A headache or neck pain associated with vertebral artery dissection may precede the development of neurological symptoms by as long as 14 days. Patients may report vague neurological symptoms associated with the pain that may be transient. The problem for the emergency department physician is that when the workup is initiated for a severe headache or neck pain, the CT scan and lumbar puncture may be negative. These patients are often diagnosed with a headache or even transient ischemic attack (TIA), delaying diagnosis and treatment. The severe pain remains the hallmark and cannot be ignored. Further neurologic imaging with CTA or MRI must be performed if clinical suspicion is high. Patients with vertebral artery dissection must be admitted to the hospital for close neurological monitoring and if indicated, anticoagulation. Surgery is very rarely indicated.

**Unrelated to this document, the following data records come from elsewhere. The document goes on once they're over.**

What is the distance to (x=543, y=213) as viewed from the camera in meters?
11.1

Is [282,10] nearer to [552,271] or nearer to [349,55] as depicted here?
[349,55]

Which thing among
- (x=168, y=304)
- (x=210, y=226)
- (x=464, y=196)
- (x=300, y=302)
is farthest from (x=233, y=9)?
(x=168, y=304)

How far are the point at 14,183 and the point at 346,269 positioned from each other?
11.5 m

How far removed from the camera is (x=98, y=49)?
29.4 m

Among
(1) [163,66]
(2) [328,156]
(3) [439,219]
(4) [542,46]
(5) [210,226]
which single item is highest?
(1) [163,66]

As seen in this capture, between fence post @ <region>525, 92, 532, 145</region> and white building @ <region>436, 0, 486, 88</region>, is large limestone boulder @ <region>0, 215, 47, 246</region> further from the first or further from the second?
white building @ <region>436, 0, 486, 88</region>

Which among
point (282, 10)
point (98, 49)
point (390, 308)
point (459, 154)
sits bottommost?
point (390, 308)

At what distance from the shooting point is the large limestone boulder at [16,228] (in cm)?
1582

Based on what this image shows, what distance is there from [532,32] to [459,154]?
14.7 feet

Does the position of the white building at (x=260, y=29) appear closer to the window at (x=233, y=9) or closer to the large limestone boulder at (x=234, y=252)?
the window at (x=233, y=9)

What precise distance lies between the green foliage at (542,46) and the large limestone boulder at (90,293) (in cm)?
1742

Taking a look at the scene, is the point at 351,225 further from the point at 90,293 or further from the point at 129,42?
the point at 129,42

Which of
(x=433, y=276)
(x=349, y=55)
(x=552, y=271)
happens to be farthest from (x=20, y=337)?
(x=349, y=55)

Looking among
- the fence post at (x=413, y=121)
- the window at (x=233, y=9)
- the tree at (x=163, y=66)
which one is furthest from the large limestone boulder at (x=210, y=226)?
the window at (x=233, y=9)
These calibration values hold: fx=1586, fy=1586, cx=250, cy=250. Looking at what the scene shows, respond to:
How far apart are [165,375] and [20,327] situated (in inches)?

The diagnosis and treatment of vertebral artery dissection is not simple and best managed by an interprofessional team that includes a radiologist, emergency department physician, nurse practitioner, neurologist, and vascular surgeon. Once imaging has made the diagnosis, the treatment depends on patient symptoms.
For those patients that survive the initial dissection, the prognosis is usually good. Approximately 10% of patients die initially. In one clinical follow-up study, 80% achieved a full recovery. Death is typically secondary to extensive intracranial dissection, brainstem infarction, or subarachnoid hemorrhage. The goal of management is to prevent stroke, which is the complication of vertebral artery dissection. Management is done with anticoagulation, typically heparin. Endovascular or surgical treatments are reserved for patients with concomitant complications or those whose maximal medical therapy has been unsuccessful. Most dissections will resolve over time with no neurological deficits.